### Given passage
* START *

In Astrid Kruse Jensen’s latest series Fragments of Remembrance and light are split into two parallel tracks. While the motivic starting point in the white drip-photographs was created from negatives that came from Astrid Kruse Jensen’s family, the darker part of the series consists of photographs taken by Astrid Kruse Jensen herself – primarily with old plastic cameras from the 50s – from the same era as the negatives.
 
The drip-photographs arise in a process in the darkroom, where she exposes the paper, leaves it for a period ranging from minutes to days, then drips the developer on selected areas of the photographic paper where she thinks she remembers that something interesting happens – something that extends beyond the traditional family photograph. These fragments become a whole new subject, while at the same time the image is still dominated by the white areas which actually do contain the subject in its entirety, because the whole paper has been exposed, but some of it has remained invisible because the developer has only affected it in drips. The motivic totality thus endures as an invisible otherness in the subject.
 
Like small organic explosions, fragments of the subject are developed, but some­times Astrid Kruse Jensen also, with more insistent and intense energy, applies the chemistry with a brush. The control of what is developed and what remains white lies in an indefinable field between the desire to recall something specific and letting randomness prevail, until the analog C-print is treated with concentrated fixer fluid and thus fixed as part of the analog process. Afterwards these analog prints are scanned and printed digitally in the final work.

* END *

### Material for the task
* START *

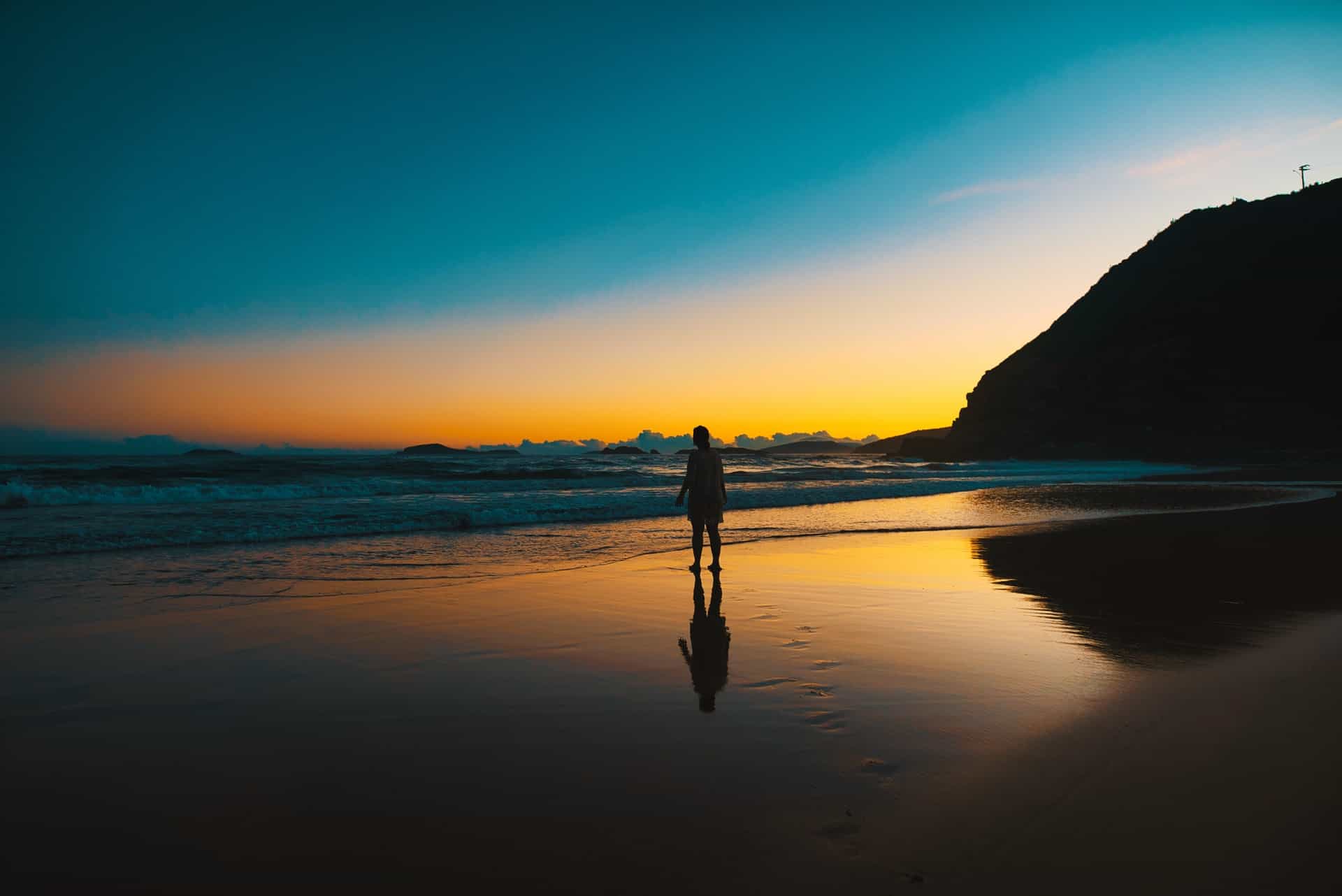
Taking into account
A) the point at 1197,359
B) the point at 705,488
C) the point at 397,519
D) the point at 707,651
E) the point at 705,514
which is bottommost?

* END *

### Work to complete
#1 In the records, replace "bottommost" with "lowest" and leave everything else as it is. Omit the pictures from your answer.
#2 Continue the passage about the Fragments of Remembrance photographic series from its last sentence.
The text and the records were taken from unrelated sources.

### Task results
#1
Taking into account
A) the point at 1197,359
B) the point at 705,488
C) the point at 397,519
D) the point at 707,651
E) the point at 705,514
which is lowest?

#2
The appearance of the darker photographs – the absence of anything in razor-sharp focus – is due to the limited capabilities of the simple camera, with no choice of focus and exposure time. The camera is here reduced to a lightproof box – without the same capacity and the same degree of detail. Here, as in her earlier works, the results are thus in various ways both defined and affected by imperfection.
 
In many of the works the reflections break up the subject – which spreads out over the rest of the picture and opens up to an infinity. Or at least to a time that is not ours. The aethereal appearance of the photographs and the chemical process mean that the photographs in no way seem fixed – processual, rather – both in their develop­ment and their fading-out. Astrid Kruse Jensen dissolves the now, goes behind the flash of memory and lets the landscape and the photographic medium wholly absorb the more or less unconscious memory.
 
The works have been created in two tracks – between control and chance, between the wish for the accurate recall of memory and the awareness of its impossibility, but are bound together by the way they revolve around memory as a kind of living, poetic displacement of reality.
 
And in this fusion of the selected and the uncontrollable, the works point to the pro­cessual character of memory; to the fact that memory is not something static or finite, but something that we continually process, recreate and construct.
 
 
The photograph and memory as image-generating focal point

For the individual the photograph often functions as protection against oblivion – a wish to store memories for posterity. But the great majority of memories are left alone as an aggregate of variegated impressions. What one thinks one remembers is usually not pure visual expressions, but a conglomerate of emotions, sensations, moods and details. Such an assemblage inevitably involves something quite abstract that prompts us to question whether memories exist as anything but an imaginary space of recollection; a fusion of imagination and reality. Our internal memory images are thus part of an enduring process of dissolution and transformation where the projections of the present are mixed with emotions, sensations and fragments of reality.
 
At the same time Astrid Kruse Jensen’s works make us intensely aware of their photo­graphic origins, when she draws the photographic medium itself so far into the creation of the works that they form a unity and become an overall statement about the nature of memory. In her wordless, sensual images there is a sense of not being determined by time. Here, so to speak, horizontal gaps arise in the forward motion of time. And in these very openings – detached from time and space – her photo­graphic landscapes stand as shimmering assertions of the transience of beauty and the intangibility of memory.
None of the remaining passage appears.